[Challenge 1]: In the dataset items, list every line from the one containing "Return results in" to the last line of the records, inclusive, as a numbered list with blank lines omitted.

---------- Text passage

The Brig o' Balgownie is a 13th-century bridge spanning the River Don in Old Aberdeen, Aberdeen, Scotland.

Construction of the bridge was begun in the late 13th century by Richard Cementarius, although its completion was not until 1320 at the time of the Scottish War of Independence. After falling into disrepair in the mid 16th century it was extensively renovated in 1605.

Throughout its history the bridge has been considered an important asset. For five centuries possession of the bridge was the only way to move large armies quickly along the eastern coast of Aberdeenshire. It also provided a trade route to the wealthy areas of the north-east of Scotland.

The bridge is constructed of granite and sandstone. Its single gothic arch has span of over  and at low tide the apex of the arch lies over  above the water-line.

The bridge ceased to be a major route in 1830 when the new Bridge of Don was built  downstream.

History
The text below is taken from the notes of a public talk History of the Brig o'Balgownie given by Dr. Christopher P. Croly from the Archaeological Unit at Aberdeen City Council.

--------------------
---------- Supplied material

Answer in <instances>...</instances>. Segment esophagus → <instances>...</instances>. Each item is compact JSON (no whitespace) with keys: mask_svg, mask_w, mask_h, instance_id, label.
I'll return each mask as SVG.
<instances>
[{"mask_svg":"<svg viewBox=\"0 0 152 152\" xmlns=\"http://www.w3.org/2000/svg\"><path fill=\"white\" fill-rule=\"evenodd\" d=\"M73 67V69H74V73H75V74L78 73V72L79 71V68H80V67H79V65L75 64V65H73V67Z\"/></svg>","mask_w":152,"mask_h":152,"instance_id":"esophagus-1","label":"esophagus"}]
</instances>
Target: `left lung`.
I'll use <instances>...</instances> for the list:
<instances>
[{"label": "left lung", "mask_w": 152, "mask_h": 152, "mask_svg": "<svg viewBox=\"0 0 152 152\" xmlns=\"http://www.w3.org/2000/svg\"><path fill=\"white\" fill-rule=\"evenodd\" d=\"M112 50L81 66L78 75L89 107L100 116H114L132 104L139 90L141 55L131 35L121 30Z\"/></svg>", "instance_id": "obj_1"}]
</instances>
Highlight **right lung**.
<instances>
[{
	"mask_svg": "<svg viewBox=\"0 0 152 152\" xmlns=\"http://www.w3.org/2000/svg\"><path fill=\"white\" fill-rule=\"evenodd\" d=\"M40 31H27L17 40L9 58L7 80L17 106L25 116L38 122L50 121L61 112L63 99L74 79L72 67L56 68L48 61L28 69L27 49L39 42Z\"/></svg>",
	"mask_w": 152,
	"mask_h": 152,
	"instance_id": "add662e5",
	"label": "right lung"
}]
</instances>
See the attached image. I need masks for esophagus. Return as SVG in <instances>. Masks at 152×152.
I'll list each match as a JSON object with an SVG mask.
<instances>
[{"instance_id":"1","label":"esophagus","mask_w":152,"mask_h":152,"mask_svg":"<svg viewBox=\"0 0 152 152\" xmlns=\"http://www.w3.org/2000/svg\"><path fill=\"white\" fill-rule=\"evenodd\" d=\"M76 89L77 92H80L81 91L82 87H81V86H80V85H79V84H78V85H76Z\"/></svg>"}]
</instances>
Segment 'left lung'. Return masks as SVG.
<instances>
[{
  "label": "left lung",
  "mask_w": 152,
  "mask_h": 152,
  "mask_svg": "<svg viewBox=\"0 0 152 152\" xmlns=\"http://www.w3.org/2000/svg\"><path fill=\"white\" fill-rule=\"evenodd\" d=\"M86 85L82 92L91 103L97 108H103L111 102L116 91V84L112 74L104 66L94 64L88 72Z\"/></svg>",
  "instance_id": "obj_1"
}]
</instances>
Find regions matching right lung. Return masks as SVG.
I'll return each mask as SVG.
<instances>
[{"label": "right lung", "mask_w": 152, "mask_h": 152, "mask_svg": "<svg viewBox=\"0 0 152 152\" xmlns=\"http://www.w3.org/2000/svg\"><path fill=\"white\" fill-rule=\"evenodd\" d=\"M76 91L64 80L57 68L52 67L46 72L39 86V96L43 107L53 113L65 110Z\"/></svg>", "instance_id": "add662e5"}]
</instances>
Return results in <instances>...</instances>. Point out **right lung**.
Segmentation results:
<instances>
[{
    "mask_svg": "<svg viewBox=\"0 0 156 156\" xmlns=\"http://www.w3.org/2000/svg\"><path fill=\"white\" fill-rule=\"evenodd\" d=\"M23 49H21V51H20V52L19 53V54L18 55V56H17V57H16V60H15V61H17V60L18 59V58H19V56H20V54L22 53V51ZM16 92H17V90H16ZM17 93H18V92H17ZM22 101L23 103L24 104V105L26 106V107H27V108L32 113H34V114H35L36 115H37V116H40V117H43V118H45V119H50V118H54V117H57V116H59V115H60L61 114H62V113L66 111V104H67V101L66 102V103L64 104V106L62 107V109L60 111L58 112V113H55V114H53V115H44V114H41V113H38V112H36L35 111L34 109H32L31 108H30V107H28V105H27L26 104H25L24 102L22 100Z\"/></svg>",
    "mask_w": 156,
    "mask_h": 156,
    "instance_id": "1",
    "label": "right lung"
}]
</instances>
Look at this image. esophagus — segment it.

--------------------

[Challenge 2]: Pick up the passage on the Brig o' Balgownie where it ends and keep writing.

[Output 1]:
1. Return results in <instances>...</instances>. Point out **right lung**.
2. Segmentation results:
3. <instances>
4. [{
5.     "mask_svg": "<svg viewBox=\"0 0 156 156\" xmlns=\"http://www.w3.org/2000/svg\"><path fill=\"white\" fill-rule=\"evenodd\" d=\"M23 49H21V51H20V52L19 53V54L18 55V56H17V57H16V60H15V61H17V60L18 59V58H19V56H20V54L22 53V51ZM16 92H17V90H16ZM17 93H18V92H17ZM22 101L23 103L24 104V105L26 106V107H27V108L32 113H34V114H35L36 115H37V116H40V117H43V118H45V119H50V118H54V117H57V116H59V115H60L61 114H62V113L66 111V104H67V101L66 102V103L64 104V106L62 107V109L60 111L58 112V113H55V114H53V115H44V114H41V113H38V112H36L35 111L34 109H32L31 108H30V107H28V105H27L26 104H25L24 102L22 100Z\"/></svg>",
6.     "mask_w": 156,
7.     "mask_h": 156,
8.     "instance_id": "1",
9.     "label": "right lung"
10. }]
11. </instances>
12. Look at this image. esophagus — segment it.

[Output 2]:
Origin of the bridge's name
The name "Balgownie" comes from the surrounding area, Balgownie, which from an early time was a barony. The name itself has a Gaelic origin, but is a source of some debate. Some authorities believe that the first part of the name derives from Baile and means "town". However the very earliest references to the barony, or settlement, of Balgownie invariably have the word as Palgoueny, or Polgowny, or a number of minor variants, generally starting with Pol. Pol relates to a pool, probably the one known as the "black neuk". However it may be that P and B are interchangeable and the distinction may not affect the meaning. There are two possible suggestions for the second part, some say that gabhainn, genitive of gabhann, means a "of a cattle-fold" whilst others have asserted that it derives from gobhainn which indicates a blacksmith, or just a smith.

The first recorded instance of the name of Polgowny dates from 1256, but it is in all likelihood older.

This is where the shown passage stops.